Due to the incorrect range computation in the shl() function, the CheckAdd node incorrectly determines that the subtraction operation cannot overflow and drops the overflow checks to convert the node into an ordinary Add node. This can lead to an integer overflow vulnerability in the generated code. This gives us a way to convert the range overflow into an actual integer overflow in the JIT-ed code. Next, we will see how this can be leveraged to get a controlled out-of-bounds read/write on the JavaScriptCore heap.

Exploitation

To exploit this bug, we first try to convert the possible integer overflow into an out-of-bounds read/write on a JavaScript Array. After we get an out-of-bounds read/write, we create the addrof and fakeobj primitives. We need some knowledge of how objects are represented in JavaScriptCore. However, this has already been covered in detail by many others, so we will skip it for this post. If you are unfamiliar with object representation in JSC, we urge you to check out LiveOverflow’s excellent blogs on WebKit and the “Attacking JavaScript Engines” Phrack article by Samuel Groß.

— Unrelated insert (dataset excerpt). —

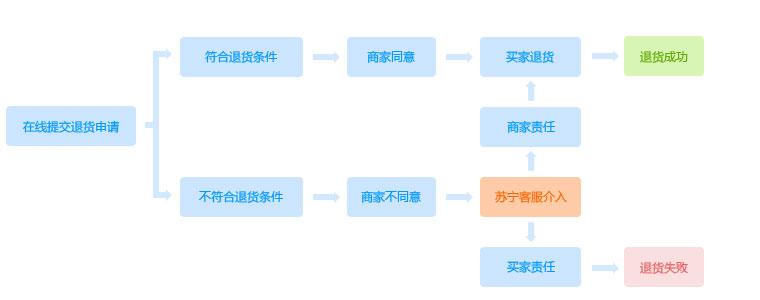 退换货流程图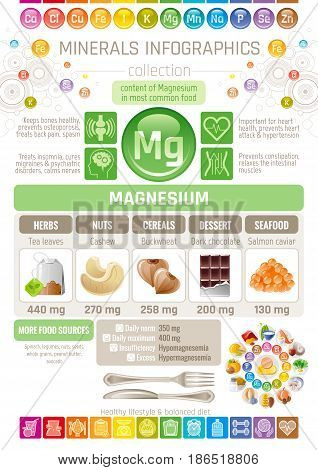Magnesium Mineral supplement rich food icons. Healthy eating flat icon set, text letter logo, isolated background. Diet Infographic chart banner poster. Table vector illustration, human health benefit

We start by covering some concepts on the DFG.

DFG Relationships

In this section, we dive deeper into how DFG infers range information for nodes. It is not necessary to understand the bug, but it allows for a deeper understanding of the concept. If you do not feel like diving too deep, then feel free to skip to the next section. You will still be able to understand the rest of the post.

As mentioned before, JSC has 3 JIT compilers: the baseline JIT, the DFG JIT, and the FTL JIT. We saw that this vulnerability lies in the FTL JIT code and occurs after the DFG optimizations are run. Since the incorrect range is only used to reduce the “checked” version of Add, Sub and Mul nodes and never used anywhere else, there is no way of eliminating a bounds check in this phase. Thus it is necessary to look into the DFG IR phases, which take place prior to the code being lowered to B3 IR, for ways to remove bounds checks.

An interesting phase for the DFG IR is the Integer Range Optimization Phase (WebKit/Source/JavaScriptCore/dfg/DFGIntegerRangeOptimizationPhase.cpp), which attempts to optimize certain instructions based on the range of their input operands. Essentially, this phase is only executed in the FTL compiler and not in the DFG compiler, but since it operates on the DFG IR, we refer to this as a DFG phase. This phase can be considered analogous to the “Typer phase” in Turbofan, the Chrome JIT compiler, or the “Range Analysis Phase” in IonMonkey, the Firefox JIT compiler. The Integer Range Optimization Phase is fairly complex overall, therefore only details relevant to this exploit are discussed here.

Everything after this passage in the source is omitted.